Continuación Capítulo II


Juéguela al 22

El fútbol es como la vida. Al fin y al cabo, hace parte de la vida. Y en la vida vale muchas veces más la actitud que el talento. Colombia siempre tuvo el talento, pero jamás encontró la actitud necesaria para enfrentar situaciones difíciles. O no pensó en ella, que es peor. La historia del fútbol no está hecha de grandes equipos plagados de genialidad. Está hecha de grandes equipos plagados de actitud (positiva, se entiende). Y decir actitud es decir fortaleza mental, generosidad, sinceridad, honestidad. Decir actitud es decir convicción. Por ahí, cualquiera podría decir que el pecado de Colombia en el Mundial fue de convicción. Entonces habría que hablar de una convicción inflada, sin bases ni fundamentos. Y de una convicción real, nacida de la acción. Si Brasil y Argentina y Alemania llegan a los Mundiales siempre convencidos de que deben llegar a la final, lo hacen porque pasadas acciones avalan esa convicción. La avalan y la hicieron posible: con resultados, con títulos, con momentos difíciles superados.
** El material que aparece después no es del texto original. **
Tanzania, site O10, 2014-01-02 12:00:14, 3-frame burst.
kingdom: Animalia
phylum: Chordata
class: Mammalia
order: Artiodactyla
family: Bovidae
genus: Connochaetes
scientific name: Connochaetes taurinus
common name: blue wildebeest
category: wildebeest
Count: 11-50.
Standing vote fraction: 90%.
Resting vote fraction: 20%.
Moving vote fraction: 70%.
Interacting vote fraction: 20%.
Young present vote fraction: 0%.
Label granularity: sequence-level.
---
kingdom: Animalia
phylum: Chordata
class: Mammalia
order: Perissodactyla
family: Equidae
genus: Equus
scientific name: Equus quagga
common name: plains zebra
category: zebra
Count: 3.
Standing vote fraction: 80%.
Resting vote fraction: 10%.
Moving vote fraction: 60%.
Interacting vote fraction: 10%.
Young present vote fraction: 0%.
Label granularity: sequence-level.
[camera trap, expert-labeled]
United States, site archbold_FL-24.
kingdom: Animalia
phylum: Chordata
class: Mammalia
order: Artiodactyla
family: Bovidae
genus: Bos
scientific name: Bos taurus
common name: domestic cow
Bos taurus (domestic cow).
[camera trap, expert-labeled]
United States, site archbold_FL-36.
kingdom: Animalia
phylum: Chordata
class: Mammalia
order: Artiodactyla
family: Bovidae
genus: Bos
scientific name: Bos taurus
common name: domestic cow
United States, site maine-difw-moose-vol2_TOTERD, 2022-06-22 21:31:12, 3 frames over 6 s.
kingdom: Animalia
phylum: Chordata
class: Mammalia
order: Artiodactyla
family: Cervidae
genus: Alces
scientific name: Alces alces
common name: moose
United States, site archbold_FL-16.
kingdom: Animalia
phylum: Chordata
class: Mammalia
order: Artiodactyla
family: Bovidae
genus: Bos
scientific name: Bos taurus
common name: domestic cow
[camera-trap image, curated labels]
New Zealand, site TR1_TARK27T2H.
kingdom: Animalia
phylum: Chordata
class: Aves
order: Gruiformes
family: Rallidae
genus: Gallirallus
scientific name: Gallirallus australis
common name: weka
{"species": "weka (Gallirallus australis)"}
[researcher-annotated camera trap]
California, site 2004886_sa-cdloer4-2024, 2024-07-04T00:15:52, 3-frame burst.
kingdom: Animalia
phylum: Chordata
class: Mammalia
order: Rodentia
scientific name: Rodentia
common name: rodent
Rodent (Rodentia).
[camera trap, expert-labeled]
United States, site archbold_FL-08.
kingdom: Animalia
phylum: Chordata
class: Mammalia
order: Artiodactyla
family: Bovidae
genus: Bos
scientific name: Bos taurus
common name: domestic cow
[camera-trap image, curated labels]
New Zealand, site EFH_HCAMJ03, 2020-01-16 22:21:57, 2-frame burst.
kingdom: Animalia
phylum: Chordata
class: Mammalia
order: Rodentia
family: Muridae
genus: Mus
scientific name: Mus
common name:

Esa es la historia de la que hablaba Diego Maradona en Buenos Aires el 4 de septiembre de 1993. Cuando Colombia llegó a Estados Unidos con la convicción de que sería Campeón del Mundo, había un error de términos, de palabras. Porque no puede haber convicción sin acción. Y la acción (es decir, los resultados, los títulos) de Colombia siempre fue muy pobre a través de su historia. Fueron los partidos de preparación los que se tomaron como “la acción”. Pero esos juegos fueron una mentira. Entonces, ¿qué convicción podía haber si no estaba respaldada por hechos, por acciones? En Colombia se equivocaron los términos. Por eso, cuando surgió la primera derrota, aquella famosa “convicción” se desinfló. Y el equipo se cayó. Antes del partido ante Estados Unidos estaba destruido, sencillamente por la ausencia de “convicción”, por la falta de actitud. Si hubiera existido esa cualidad habrían aflorado la fortaleza mental, la honestidad, la sinceridad, la entrega.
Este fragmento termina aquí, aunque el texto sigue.